Naturalmente, o interesse de Freud pela teoria do hipnotismo e da sugestão durou mais
tempo. Aqui havia a controvérsia com respeito a correntes que podem ser
esquematicamente descritas como “Charcot versus Bernheim” - entre a opinião do
Salpêtrière, segundo a qual a sugestão não passa de uma forma leve de hipnose, e a
opinião da escola de Nancy, de que a hipnose era simplesmente produção da sugestão. É
possível detectar sinais de vacilação na atitude de Freud relativa a esse debate. Na carta a
Fliess de 29 de agosto de 1888, que já citamos e que ele remeteu imediatamente depois
de redigir seu prefácio ao livro de Bernheim, Freud escrevia: “Não compartilho dos
pontos de vista de Bernheim, que me parecem unilaterais, e em meu prefácio procurei
defender a opinião de Charcot”. A orientação segundo a qual Freud assim procedeu pode
ser depreendida do próprio prefácio em [1]. Naturalmente, isto se deu antes de sua visita
a Nancy, que provavelmente o influenciou muito, de vez que, não muito tempo depois,
em seu obituário de Charcot (1893f), manifestava críticas à “abordagem exclusivamente
nosográfica da escola de Salpêtrière” diante dos fenômenos hipnóticos: “A limitação do
estudo da hipnose aos pacientes histéricos, a diferenciação entre grande e pequeno
hipnotismo, a hipótese dos três estágios da ‘grande hipnose’ e a caracterização desses
estágios por fenômenos somáticos - tudo isso fez declinar o conceito dos contemporâneos
de Charcot, quando Bernheim, discípulo de Liébeault, passou a elaborar a teoria do
hipnotismo a partir de um fundamento psicológico mais abrangente e a fazer da sugestão
o ponto central da hipnose”. (Ibid., Vol.
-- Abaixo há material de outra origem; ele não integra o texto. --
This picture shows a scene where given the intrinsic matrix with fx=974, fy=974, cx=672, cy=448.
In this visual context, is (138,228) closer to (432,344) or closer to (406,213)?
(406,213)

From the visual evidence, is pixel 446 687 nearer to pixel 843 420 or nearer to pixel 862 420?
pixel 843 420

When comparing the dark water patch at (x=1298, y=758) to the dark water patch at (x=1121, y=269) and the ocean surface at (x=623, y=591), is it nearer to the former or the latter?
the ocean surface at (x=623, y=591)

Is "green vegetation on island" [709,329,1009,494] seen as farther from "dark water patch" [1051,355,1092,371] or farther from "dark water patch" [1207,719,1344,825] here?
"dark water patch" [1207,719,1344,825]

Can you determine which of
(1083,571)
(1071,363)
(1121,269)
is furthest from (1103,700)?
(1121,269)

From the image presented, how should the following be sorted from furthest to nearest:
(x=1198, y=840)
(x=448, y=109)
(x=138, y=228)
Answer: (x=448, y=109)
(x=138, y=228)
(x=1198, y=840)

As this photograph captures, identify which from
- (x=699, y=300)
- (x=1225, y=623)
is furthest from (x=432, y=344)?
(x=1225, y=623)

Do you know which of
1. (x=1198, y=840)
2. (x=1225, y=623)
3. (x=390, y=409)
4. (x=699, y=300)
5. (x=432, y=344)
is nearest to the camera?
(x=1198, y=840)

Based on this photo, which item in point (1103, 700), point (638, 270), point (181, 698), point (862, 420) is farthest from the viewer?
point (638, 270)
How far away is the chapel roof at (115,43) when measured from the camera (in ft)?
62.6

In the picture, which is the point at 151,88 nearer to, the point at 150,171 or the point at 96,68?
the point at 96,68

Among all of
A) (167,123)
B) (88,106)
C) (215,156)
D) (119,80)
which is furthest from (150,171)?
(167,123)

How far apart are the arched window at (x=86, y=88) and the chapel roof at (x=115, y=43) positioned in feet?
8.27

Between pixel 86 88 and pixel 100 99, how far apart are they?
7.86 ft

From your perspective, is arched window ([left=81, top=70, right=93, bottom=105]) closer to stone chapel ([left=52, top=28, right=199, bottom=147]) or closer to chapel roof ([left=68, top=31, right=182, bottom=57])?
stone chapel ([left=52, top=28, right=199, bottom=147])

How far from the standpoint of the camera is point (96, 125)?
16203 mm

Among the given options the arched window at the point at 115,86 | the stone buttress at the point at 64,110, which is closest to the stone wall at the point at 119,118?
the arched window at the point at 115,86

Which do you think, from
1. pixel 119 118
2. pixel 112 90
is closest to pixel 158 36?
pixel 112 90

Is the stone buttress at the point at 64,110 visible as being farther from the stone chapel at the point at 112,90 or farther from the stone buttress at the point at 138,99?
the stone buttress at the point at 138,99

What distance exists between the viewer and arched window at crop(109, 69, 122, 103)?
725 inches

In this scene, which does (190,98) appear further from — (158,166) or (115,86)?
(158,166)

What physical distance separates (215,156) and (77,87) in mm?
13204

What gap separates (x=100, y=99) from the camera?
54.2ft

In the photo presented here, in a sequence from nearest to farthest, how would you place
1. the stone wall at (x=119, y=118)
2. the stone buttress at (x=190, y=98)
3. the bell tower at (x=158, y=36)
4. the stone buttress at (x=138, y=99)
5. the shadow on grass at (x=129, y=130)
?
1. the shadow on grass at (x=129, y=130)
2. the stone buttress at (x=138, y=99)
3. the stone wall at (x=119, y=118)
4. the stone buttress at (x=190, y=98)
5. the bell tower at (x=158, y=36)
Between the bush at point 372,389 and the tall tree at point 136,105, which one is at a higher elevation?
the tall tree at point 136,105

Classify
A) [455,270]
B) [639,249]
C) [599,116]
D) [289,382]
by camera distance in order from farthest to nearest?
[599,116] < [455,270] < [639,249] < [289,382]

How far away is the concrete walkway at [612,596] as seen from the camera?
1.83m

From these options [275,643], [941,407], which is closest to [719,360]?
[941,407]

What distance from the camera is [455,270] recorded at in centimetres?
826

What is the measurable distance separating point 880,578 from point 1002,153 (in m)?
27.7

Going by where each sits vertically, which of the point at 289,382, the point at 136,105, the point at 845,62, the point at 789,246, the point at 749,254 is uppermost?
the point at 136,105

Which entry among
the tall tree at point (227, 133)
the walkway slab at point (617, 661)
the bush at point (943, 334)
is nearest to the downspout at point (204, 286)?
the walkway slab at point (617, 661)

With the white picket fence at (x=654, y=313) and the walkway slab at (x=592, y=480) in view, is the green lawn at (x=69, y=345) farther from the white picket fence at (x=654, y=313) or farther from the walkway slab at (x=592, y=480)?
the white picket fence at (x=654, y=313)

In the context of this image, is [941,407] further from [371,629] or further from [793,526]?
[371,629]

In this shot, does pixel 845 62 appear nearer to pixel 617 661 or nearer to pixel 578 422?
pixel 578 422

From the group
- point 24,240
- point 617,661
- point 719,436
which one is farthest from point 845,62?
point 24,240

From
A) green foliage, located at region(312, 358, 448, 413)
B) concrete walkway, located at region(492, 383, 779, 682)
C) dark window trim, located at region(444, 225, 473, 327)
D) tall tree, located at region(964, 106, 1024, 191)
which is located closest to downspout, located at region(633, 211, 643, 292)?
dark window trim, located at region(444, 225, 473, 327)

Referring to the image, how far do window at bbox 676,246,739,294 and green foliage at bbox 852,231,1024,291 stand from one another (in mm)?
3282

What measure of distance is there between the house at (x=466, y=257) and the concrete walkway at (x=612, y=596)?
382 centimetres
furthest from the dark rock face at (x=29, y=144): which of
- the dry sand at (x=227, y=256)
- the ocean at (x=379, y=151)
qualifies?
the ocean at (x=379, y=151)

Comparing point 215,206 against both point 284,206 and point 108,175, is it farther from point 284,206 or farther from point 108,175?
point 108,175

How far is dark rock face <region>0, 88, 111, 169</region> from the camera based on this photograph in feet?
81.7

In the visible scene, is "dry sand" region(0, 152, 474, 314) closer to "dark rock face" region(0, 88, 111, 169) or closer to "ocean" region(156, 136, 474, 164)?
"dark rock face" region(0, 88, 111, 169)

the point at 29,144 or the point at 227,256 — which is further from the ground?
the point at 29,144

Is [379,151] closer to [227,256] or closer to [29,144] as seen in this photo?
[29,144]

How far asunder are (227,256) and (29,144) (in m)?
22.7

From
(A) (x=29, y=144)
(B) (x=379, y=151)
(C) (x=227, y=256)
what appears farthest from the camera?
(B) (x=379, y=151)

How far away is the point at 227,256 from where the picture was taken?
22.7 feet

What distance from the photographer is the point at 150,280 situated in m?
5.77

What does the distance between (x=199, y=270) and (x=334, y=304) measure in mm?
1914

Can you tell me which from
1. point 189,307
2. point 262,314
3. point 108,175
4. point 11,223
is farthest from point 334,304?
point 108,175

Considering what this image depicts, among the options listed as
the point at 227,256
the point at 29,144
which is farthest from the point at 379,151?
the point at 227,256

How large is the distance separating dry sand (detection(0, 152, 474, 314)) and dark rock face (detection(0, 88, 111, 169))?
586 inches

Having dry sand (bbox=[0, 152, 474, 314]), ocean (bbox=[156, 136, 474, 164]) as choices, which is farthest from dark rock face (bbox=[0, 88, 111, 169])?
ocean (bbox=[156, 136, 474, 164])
III, [1], IMAGO Editora, 1977.) No entanto, em
diversas passagens Freud insistiu na imprecisão do termo “sugestão” e no fato de que o
próprio Bernheim não conseguia explicar o mecanismo do processo: por exemplo, já na
resenha de Forel (1889a), em [1], e também no caso clínico do “Pequeno Hans” (1909b),
Edição Standard Brasileira, Vol. X, [1], IMAGO Editora, 1977, e nas Conferências
Introdutórias (1916-17), ibid., Vol. XVI, [1], IMAGO Editora, 1976. Retornou ao tema
uma vez mais na Psicologia de Grupo (1921c), ibid., Vol. XVIII, [1], IMAGO Editora,
1976, trabalho esse em que há uma série de discussões tanto sobre sugestão como sobre
hipnose. E aí, numa nota de rodapé (ibid., [1]), ele se afastava claramente da sua tendência
anterior a apoiar os pontos de vista de Bernheim: “Parece-me que convém acentuar o fato
de que as discussões contidas nesta seção nos induziram a abandonar a concepção de
Bernheim sobre a hipnose e a voltar à concepção naïf [ingênua] anterior. Consoante
Bernheim, todos os fenômenos hipnóticos podem ser atribuídos ao fator da sugestão, que
por si mesmo não é passível de qualquer outra explicação. Chegamos à conclusão de que
a sugestão constitui manifestação parcial do estado de hipnose, e que a hipnose se
fundamenta solidamente numa predisposição que sobreviveu no inconsciente desde o
início da história da família humana”. O tranqüilo equilíbrio dos pontos de vista de Freud
a respeito dessa controvérsia foi expresso numa frase de uma carta sua a A. A. Roback,
muitos anos depois, a 20 de fevereiro de 1930: “Na questão da hipnose, realmente tomei
partido contra Charcot, ainda que não estivesse inteiramente a favor de Bernheim” (Freud,
1960a, 391).
A despeito de haver abandonado cedo a hipnose como método terapêutico, durante toda
a sua vida Freud nunca hesitou em expressar-lhe seu sentimento de gratidão. “Nós,
psicanalistas”, declarou ele nas Conferências Introdutórias (1916-17), Edição Standard
Brasileira, Vol. XVI, [1], IMAGO Editora, 1976, “podemos afirmar que somos seus
legítimos herdeiros e não esquecemos quanto estímulo e esclarecimento teórico devemos
à hipnose.” E disso deu uma explicação mais específica num de seus artigos sobre técnica
(1914g): “Ainda devemos ser gratos à velha técnica da hipnose por nos ter mostrado os
processos psíquicos simples da análise, numa forma isolada ou esquemática. Só isto pôde
nos dar a coragem de construir, no tratamento analítico, situações mais complexas, e de
mantê-las claras diante de nós”. (Ibid., Vol. XII, [1].)